## WORK TO DO:
1. Transcribe the part of the passage on the BKL and locking that begins at the words "I'm confused here." and stops after "is given away.".
2. Repeat the lines of the records exactly, beginning at the line that has "Given the image, would" and stopping after the final line of the records.

## TEXT EXTRACT:
- - -

I'm confused here.  You're saying that we did not give away the BKL on
spin lock. But that _is_ the right behavior.

> test:          -           -
> test:     prio 101     prio 102
>
>
> There is a test without spinlock, but just lock (meaning down). This will not
> deadlock because BKL is given away.

And we give it away on semaphore, which is also the right behavior.

>
> > [...]
> >
> >
> > > And now I remember why you couldn't grab BKL as any other lock before: The
> > > pending owner flag was on the task. Now if you could grab BKL you could be
> > > pending owner of both BKL and another mutex. With the new pending owner
> > > implementation this is no longer a problem.
> >
> > Correct, but it still causes problems in the logic. Say task A blocks on
> > semaphore X, which is owned by task B (which had the BKL and released it
> > on schedule). But B is also blocked on semaphore Y.  Task A wakes B and
> > when B goes to grab the BKL it blocks. Thus you are boosting two lines of
> > pi. This is a really bad design, which was easily solved by releasing the
> > BKL outside, of the rt_mutex logic.  When B really does have semaphore Y
> > it then grabs the BKL.  This way if it fails, the pi logic is still sane.

- - -

## ROWS:
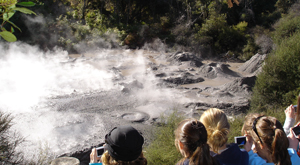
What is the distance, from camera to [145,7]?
97.4 ft

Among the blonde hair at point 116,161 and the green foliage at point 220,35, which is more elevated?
the blonde hair at point 116,161

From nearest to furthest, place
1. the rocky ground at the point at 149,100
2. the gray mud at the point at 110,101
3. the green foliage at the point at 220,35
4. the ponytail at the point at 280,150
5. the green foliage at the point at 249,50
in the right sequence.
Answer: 1. the ponytail at the point at 280,150
2. the gray mud at the point at 110,101
3. the rocky ground at the point at 149,100
4. the green foliage at the point at 249,50
5. the green foliage at the point at 220,35

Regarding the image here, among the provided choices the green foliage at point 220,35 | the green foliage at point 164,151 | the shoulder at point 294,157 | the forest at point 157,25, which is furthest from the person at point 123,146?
the green foliage at point 220,35

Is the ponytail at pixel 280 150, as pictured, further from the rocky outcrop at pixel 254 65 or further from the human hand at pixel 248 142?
the rocky outcrop at pixel 254 65

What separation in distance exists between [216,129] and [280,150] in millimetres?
593

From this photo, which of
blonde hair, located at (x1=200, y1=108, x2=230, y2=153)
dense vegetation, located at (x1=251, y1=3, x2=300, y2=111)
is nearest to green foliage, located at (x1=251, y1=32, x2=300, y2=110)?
dense vegetation, located at (x1=251, y1=3, x2=300, y2=111)

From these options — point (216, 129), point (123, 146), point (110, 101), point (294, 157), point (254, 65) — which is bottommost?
point (254, 65)

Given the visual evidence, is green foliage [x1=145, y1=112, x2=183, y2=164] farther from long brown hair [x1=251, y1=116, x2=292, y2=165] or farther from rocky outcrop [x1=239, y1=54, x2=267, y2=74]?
rocky outcrop [x1=239, y1=54, x2=267, y2=74]

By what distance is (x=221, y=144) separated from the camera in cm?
257

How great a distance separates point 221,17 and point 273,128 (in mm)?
23899

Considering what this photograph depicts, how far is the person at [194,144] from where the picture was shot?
2.24 m

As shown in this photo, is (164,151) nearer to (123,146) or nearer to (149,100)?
(123,146)

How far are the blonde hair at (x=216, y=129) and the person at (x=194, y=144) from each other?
0.26 m

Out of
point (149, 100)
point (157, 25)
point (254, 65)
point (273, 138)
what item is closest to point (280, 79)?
point (149, 100)
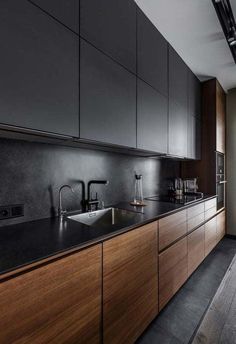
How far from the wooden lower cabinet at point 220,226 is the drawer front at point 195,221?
85 cm

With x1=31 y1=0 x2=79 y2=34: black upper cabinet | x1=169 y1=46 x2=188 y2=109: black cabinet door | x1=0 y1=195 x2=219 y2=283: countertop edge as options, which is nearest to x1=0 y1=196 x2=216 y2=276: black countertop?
x1=0 y1=195 x2=219 y2=283: countertop edge

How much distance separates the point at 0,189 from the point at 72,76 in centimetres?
81

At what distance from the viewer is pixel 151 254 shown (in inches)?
57.7

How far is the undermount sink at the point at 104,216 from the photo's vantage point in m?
1.61

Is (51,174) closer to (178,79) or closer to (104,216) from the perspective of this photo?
(104,216)

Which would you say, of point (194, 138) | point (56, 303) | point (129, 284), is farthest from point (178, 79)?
point (56, 303)

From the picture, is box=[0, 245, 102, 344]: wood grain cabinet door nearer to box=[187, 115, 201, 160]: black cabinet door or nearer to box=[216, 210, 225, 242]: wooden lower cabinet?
box=[187, 115, 201, 160]: black cabinet door

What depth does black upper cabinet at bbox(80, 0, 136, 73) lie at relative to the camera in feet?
4.25

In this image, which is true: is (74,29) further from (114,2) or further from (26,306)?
(26,306)

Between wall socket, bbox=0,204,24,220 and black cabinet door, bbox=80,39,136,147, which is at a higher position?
black cabinet door, bbox=80,39,136,147

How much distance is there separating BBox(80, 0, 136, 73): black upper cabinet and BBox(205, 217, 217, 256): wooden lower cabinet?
220 cm

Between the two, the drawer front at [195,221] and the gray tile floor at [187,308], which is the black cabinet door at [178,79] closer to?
the drawer front at [195,221]

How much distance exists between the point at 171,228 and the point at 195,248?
76 cm

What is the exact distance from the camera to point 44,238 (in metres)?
1.00
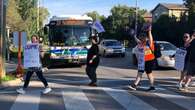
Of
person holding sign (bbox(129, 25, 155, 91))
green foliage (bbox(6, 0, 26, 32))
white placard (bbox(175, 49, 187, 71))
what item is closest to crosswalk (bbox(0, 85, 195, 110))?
person holding sign (bbox(129, 25, 155, 91))

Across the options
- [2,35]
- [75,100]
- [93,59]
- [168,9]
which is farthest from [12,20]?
[168,9]

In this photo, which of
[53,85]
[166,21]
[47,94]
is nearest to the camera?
[47,94]

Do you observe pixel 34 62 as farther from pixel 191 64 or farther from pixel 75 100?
pixel 191 64

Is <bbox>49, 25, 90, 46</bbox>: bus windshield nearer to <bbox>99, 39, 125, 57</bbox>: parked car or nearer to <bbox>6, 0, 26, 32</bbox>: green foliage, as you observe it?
<bbox>99, 39, 125, 57</bbox>: parked car

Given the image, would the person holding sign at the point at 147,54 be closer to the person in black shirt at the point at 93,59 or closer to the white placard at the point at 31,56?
the person in black shirt at the point at 93,59

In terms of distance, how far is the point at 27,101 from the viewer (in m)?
13.3

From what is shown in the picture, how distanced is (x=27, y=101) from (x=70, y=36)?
14980 mm

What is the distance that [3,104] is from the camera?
1279 cm

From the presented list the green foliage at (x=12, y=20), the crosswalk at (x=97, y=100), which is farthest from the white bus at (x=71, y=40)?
the green foliage at (x=12, y=20)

- - -

## ANSWERS GIVEN:
1.
I'm confused here.  You're saying that we did not give away the BKL on
spin lock. But that _is_ the right behavior.

> test:          -           -
> test:     prio 101     prio 102
>
>
> There is a test without spinlock, but just lock (meaning down). This will not
> deadlock because BKL is given away.

2.
Given the image, would the person holding sign at the point at 147,54 be closer to the person in black shirt at the point at 93,59 or closer to the white placard at the point at 31,56?
the person in black shirt at the point at 93,59

In terms of distance, how far is the point at 27,101 from the viewer (in m)?
13.3

From what is shown in the picture, how distanced is (x=27, y=101) from (x=70, y=36)?
14980 mm

What is the distance that [3,104] is from the camera?
1279 cm

From the presented list the green foliage at (x=12, y=20), the crosswalk at (x=97, y=100), which is farthest from the white bus at (x=71, y=40)?
the green foliage at (x=12, y=20)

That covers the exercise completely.